• Actions to take
a) Using the essay about buying diamond earrings, answer these:
(i) Which birthday does the writer mark with the purchase?
(ii) What country did the silver necklace come from?
(iii) What kind of earrings does the writer choose in the end?
b) Carry on the essay about buying diamond earrings from its final sentence.

For reasons I still cannot fully articulate, I decide to mark my 45th birthday by buying myself a pair of diamond earrings. I’ve long since stopped waiting for anyone else to buy me diamonds, yet somehow I feel incomplete as a diamond-less woman of a certain age. I want to know how it feels to sparkle, to glint.

Most of my jewelry has more sentimental than monetary value. My favorite pieces remind me of somewhere or someone I’ve been: a silver necklace from Ireland, a bead bracelet from a pueblo near Santa Fe, blue topaz earrings to match the glacier I walked on in the Canadian Rockies. I’ve also kept school rings, pearls and stickpins from my suit-wearing thirties and a birthstone ring my parents gave me in grade school.

It takes several months — and a little coaching from my friend Luanne — to convince myself I should buy the diamond earrings. Luanne is well-practiced at making fine-jewelry purchases, and she gladly accompanies me to her favorite jeweler one day on our lunch break. She helps me select my earrings from a glittering case while the jeweler hovers nearby, trusting one of his best customers to make the sale. Luanne suggests something with a bit of a design — the flower petals or the small teardrops, perhaps — but in the end she supports my choice of simple diamond studs. I think she understands that I’m more interested in making a gesture than a statement.

[Dataset excerpt]
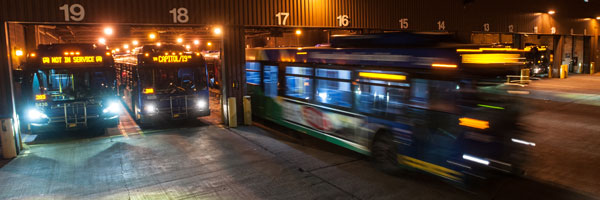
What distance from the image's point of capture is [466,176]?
6766 millimetres

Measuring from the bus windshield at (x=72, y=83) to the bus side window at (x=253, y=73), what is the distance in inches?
180

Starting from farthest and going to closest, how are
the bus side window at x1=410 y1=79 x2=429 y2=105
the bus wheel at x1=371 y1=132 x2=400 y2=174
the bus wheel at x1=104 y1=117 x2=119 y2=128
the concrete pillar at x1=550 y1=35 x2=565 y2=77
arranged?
the concrete pillar at x1=550 y1=35 x2=565 y2=77 < the bus wheel at x1=104 y1=117 x2=119 y2=128 < the bus wheel at x1=371 y1=132 x2=400 y2=174 < the bus side window at x1=410 y1=79 x2=429 y2=105

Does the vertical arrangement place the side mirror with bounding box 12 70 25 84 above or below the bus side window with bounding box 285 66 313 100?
above

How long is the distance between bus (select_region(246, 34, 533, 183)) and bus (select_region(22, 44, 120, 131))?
686cm

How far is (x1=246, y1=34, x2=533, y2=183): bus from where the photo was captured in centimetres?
668

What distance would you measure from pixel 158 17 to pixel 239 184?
23.8ft

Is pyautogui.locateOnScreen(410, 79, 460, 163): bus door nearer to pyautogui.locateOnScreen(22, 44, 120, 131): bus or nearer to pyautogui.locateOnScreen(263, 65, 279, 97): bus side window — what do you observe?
pyautogui.locateOnScreen(263, 65, 279, 97): bus side window

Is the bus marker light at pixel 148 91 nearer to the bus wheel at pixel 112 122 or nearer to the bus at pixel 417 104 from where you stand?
the bus wheel at pixel 112 122

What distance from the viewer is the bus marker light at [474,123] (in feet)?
21.5

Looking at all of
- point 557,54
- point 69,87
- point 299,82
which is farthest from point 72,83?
point 557,54

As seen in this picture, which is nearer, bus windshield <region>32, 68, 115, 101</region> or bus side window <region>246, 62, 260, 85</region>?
bus windshield <region>32, 68, 115, 101</region>

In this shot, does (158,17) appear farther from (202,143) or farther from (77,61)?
(202,143)

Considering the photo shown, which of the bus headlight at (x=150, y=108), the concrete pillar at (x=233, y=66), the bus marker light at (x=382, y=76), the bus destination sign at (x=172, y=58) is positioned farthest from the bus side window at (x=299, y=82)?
the bus headlight at (x=150, y=108)

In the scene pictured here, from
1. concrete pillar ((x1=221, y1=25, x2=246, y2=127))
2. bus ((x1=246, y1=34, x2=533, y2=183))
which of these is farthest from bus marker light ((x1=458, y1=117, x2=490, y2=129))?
concrete pillar ((x1=221, y1=25, x2=246, y2=127))
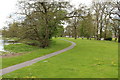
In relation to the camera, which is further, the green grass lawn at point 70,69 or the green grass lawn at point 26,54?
the green grass lawn at point 26,54

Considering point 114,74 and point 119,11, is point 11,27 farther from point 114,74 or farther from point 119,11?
point 119,11

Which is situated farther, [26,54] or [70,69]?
[26,54]

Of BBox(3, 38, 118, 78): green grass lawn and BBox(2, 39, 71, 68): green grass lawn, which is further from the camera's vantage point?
BBox(2, 39, 71, 68): green grass lawn

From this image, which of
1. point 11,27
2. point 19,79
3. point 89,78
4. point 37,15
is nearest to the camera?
point 89,78

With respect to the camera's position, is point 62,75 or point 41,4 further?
point 41,4

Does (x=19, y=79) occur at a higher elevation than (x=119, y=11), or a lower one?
lower

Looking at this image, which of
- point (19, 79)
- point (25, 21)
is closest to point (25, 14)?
point (25, 21)

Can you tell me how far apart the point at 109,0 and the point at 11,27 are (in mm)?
28292

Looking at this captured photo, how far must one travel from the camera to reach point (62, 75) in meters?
7.83

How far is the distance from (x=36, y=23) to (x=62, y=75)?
59.1ft

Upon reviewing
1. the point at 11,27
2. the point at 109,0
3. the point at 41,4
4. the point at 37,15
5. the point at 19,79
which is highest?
the point at 109,0

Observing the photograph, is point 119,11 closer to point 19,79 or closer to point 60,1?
point 60,1

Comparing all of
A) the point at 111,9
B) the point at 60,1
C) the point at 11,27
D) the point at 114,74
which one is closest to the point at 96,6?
the point at 111,9

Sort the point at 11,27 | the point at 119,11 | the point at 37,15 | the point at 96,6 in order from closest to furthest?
the point at 37,15 < the point at 11,27 < the point at 119,11 < the point at 96,6
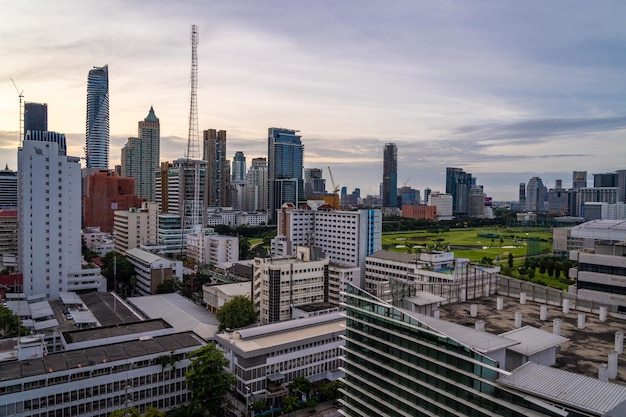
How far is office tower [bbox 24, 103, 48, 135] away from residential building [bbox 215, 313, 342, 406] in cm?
16955

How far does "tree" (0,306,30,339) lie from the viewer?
35.9 meters

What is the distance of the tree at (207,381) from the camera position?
87.4ft

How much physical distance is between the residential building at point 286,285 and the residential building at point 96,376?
13308 millimetres

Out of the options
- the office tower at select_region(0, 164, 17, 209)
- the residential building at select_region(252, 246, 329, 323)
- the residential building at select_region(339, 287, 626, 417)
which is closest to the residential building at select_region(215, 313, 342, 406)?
the residential building at select_region(252, 246, 329, 323)

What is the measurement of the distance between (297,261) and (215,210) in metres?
106

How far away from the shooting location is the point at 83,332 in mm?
33219

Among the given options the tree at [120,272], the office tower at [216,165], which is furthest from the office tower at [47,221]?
the office tower at [216,165]

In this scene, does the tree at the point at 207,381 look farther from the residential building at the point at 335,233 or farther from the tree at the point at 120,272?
the tree at the point at 120,272

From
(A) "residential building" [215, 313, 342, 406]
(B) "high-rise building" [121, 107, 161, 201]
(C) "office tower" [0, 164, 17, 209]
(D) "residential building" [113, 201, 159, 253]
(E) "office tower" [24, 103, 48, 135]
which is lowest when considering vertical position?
(A) "residential building" [215, 313, 342, 406]

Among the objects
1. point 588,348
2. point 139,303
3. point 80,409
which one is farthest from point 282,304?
point 588,348

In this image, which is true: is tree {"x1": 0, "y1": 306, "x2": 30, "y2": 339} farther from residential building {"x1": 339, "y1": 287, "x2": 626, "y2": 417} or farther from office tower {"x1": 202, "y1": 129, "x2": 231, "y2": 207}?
office tower {"x1": 202, "y1": 129, "x2": 231, "y2": 207}

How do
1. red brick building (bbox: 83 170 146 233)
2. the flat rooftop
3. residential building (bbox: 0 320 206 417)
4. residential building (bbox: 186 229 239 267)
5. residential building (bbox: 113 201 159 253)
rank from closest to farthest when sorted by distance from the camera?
the flat rooftop → residential building (bbox: 0 320 206 417) → residential building (bbox: 186 229 239 267) → residential building (bbox: 113 201 159 253) → red brick building (bbox: 83 170 146 233)

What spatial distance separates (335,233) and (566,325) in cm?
4989

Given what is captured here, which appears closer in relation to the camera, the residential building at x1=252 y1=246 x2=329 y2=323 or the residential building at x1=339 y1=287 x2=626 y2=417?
the residential building at x1=339 y1=287 x2=626 y2=417
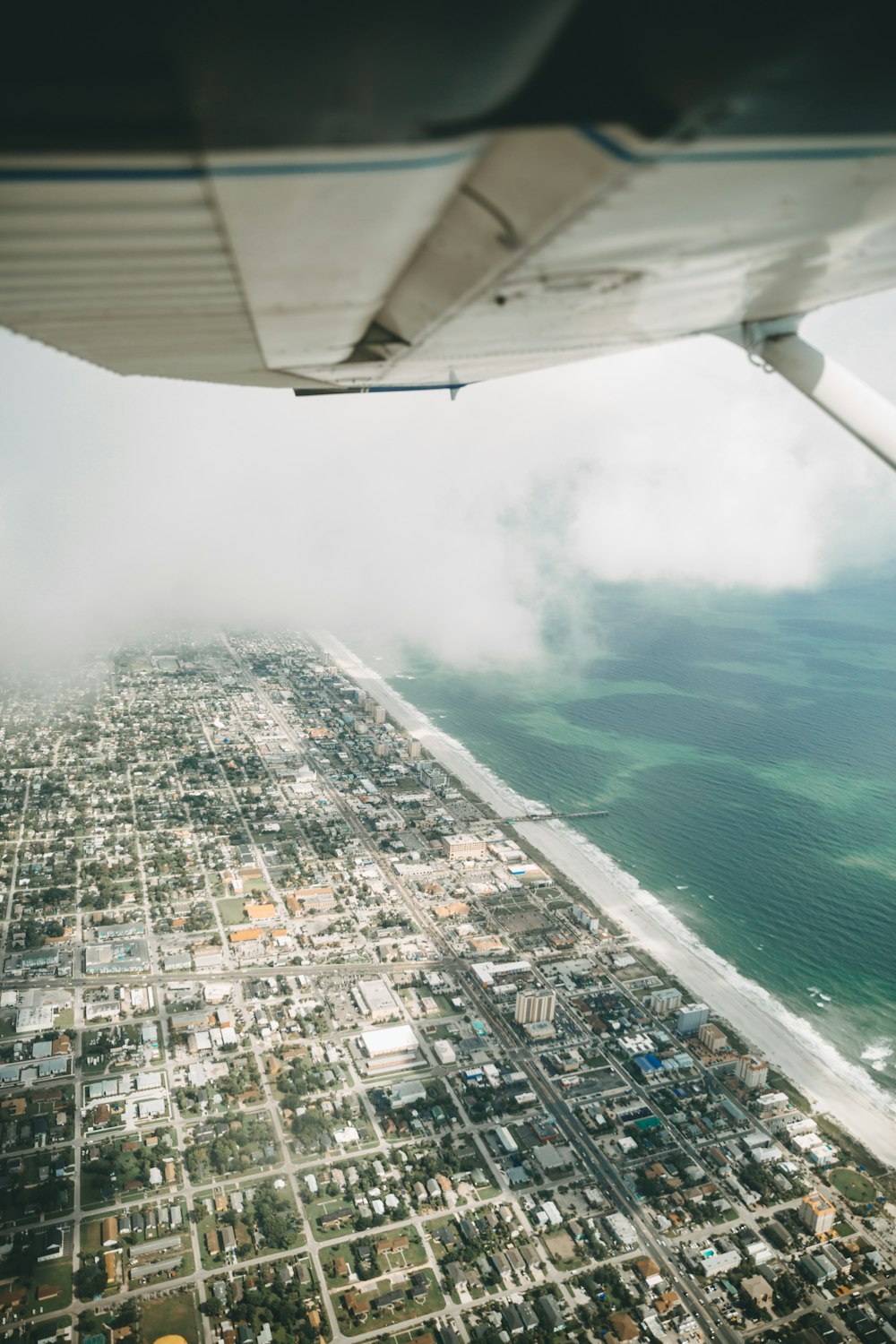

• Expected answers
a)
(i) The 45th birthday.
(ii) Ireland.
(iii) Simple diamond studs.

b)
When I reach my 50th birthday, I find I can count on one hand the times I’ve worn my diamond earrings. It turns out my life does not include many diamond-wearing occasions, something I never knew before. I get a postcard from the jeweler every time he has a sale. He has no way of knowing I won’t be coming back.  

I hold on to the credit card statement that records my diamond-earring purchase, because it also records one of my favorite inside jokes: the purchase listed just below the earrings is a CD from a Joan Baez concert. The charge is to her record label, Diamonds and Rust, also the title of one my favorite songs. More than 30 years ago, Joan penned a somber ending to her ballad: “If you’re offering me diamonds and rust, I’ve already paid.”  These days she deadpans her way to an older, wiser (if less poetic) conclusion: “If you’re offering me diamonds and rust, I’ll take the diamonds.”       

Perhaps over time I’ll rewrite my take on the diamonds, too. For now, I like the way they sparkle in the gray velvet box where they mostly live — I open it occasionally, just to be sure they’re still there.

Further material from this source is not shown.